Only one stretch of the material below is wanted: everything from the line containing "I accept your" down to the line containing "The International Year", both ends included. Repeat it exactly and skip the pictures.
** Opening Excerpted data block **
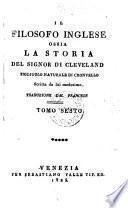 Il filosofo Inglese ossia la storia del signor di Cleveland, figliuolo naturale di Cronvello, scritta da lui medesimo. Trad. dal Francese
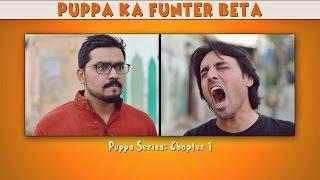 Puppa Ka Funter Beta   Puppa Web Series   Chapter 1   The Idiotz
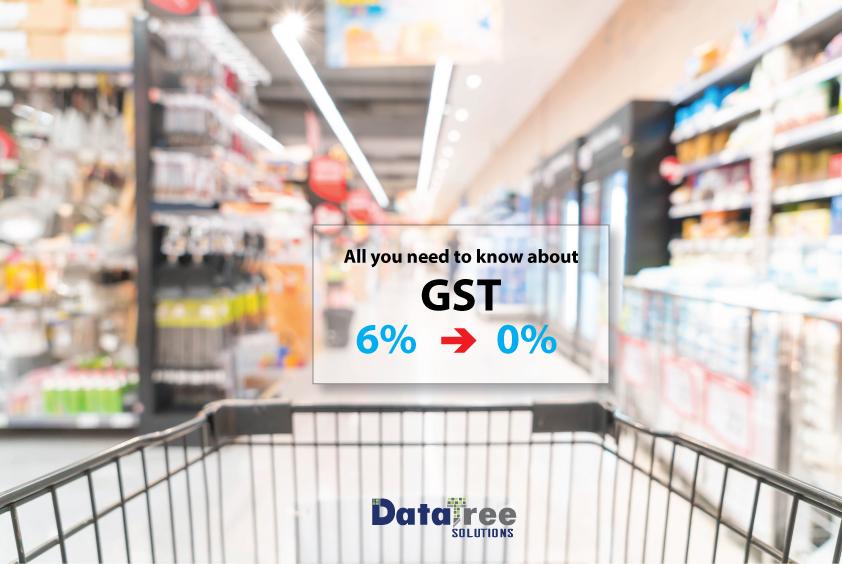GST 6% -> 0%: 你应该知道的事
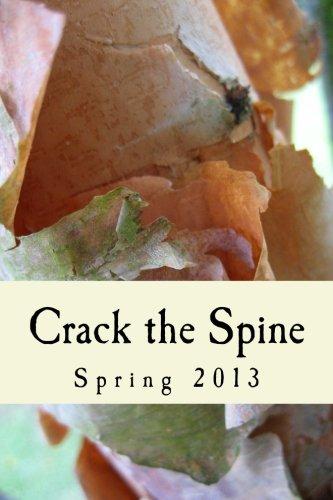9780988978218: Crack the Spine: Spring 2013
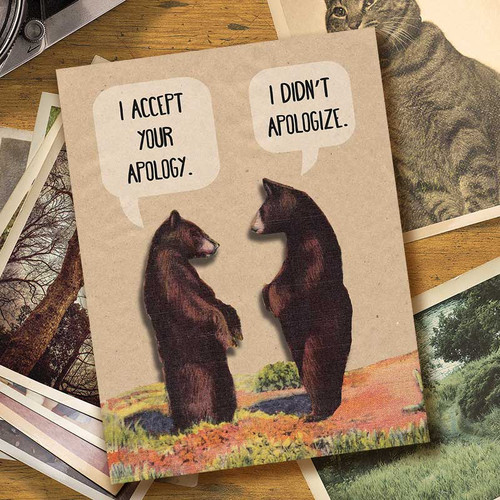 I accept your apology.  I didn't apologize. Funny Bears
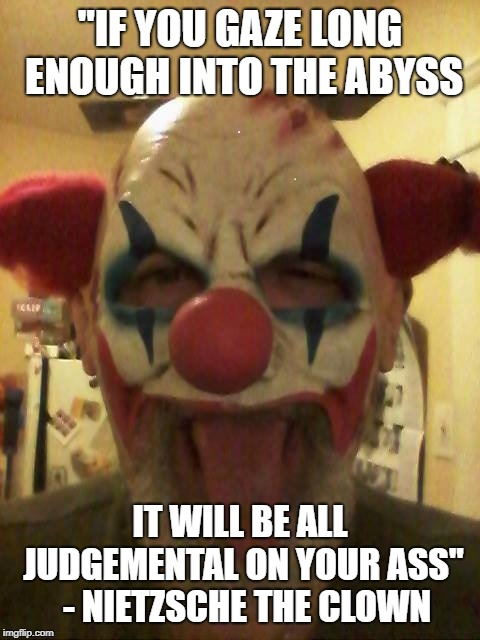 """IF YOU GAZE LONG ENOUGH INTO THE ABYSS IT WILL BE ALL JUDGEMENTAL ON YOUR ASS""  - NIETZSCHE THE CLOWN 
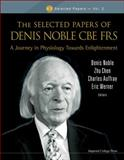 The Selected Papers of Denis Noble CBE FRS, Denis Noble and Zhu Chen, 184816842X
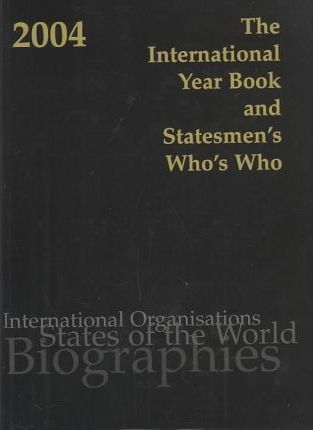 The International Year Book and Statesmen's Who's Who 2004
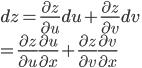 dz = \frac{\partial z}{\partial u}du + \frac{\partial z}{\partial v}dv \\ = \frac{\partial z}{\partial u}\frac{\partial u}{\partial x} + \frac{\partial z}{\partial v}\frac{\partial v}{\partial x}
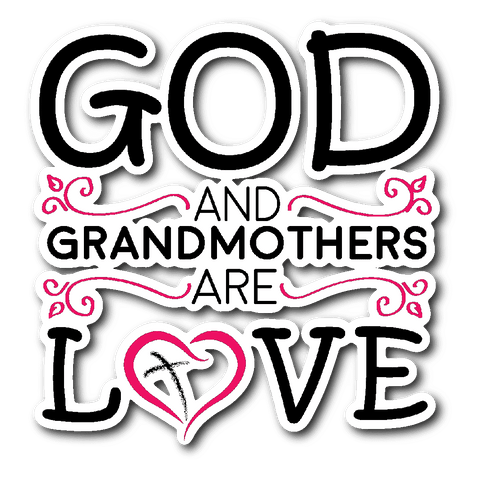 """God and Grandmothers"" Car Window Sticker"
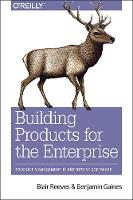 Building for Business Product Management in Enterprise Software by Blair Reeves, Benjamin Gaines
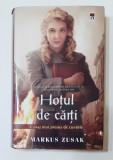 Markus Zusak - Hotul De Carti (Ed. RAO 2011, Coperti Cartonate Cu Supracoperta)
** Closing Excerpted data block **
• Exercise answer
 I accept your apology.  I didn't apologize. Funny Bears
 """IF YOU GAZE LONG ENOUGH INTO THE ABYSS IT WILL BE ALL JUDGEMENTAL ON YOUR ASS""  - NIETZSCHE THE CLOWN 
 The Selected Papers of Denis Noble CBE FRS, Denis Noble and Zhu Chen, 184816842X
 The International Year Book and Statesmen's Who's Who 2004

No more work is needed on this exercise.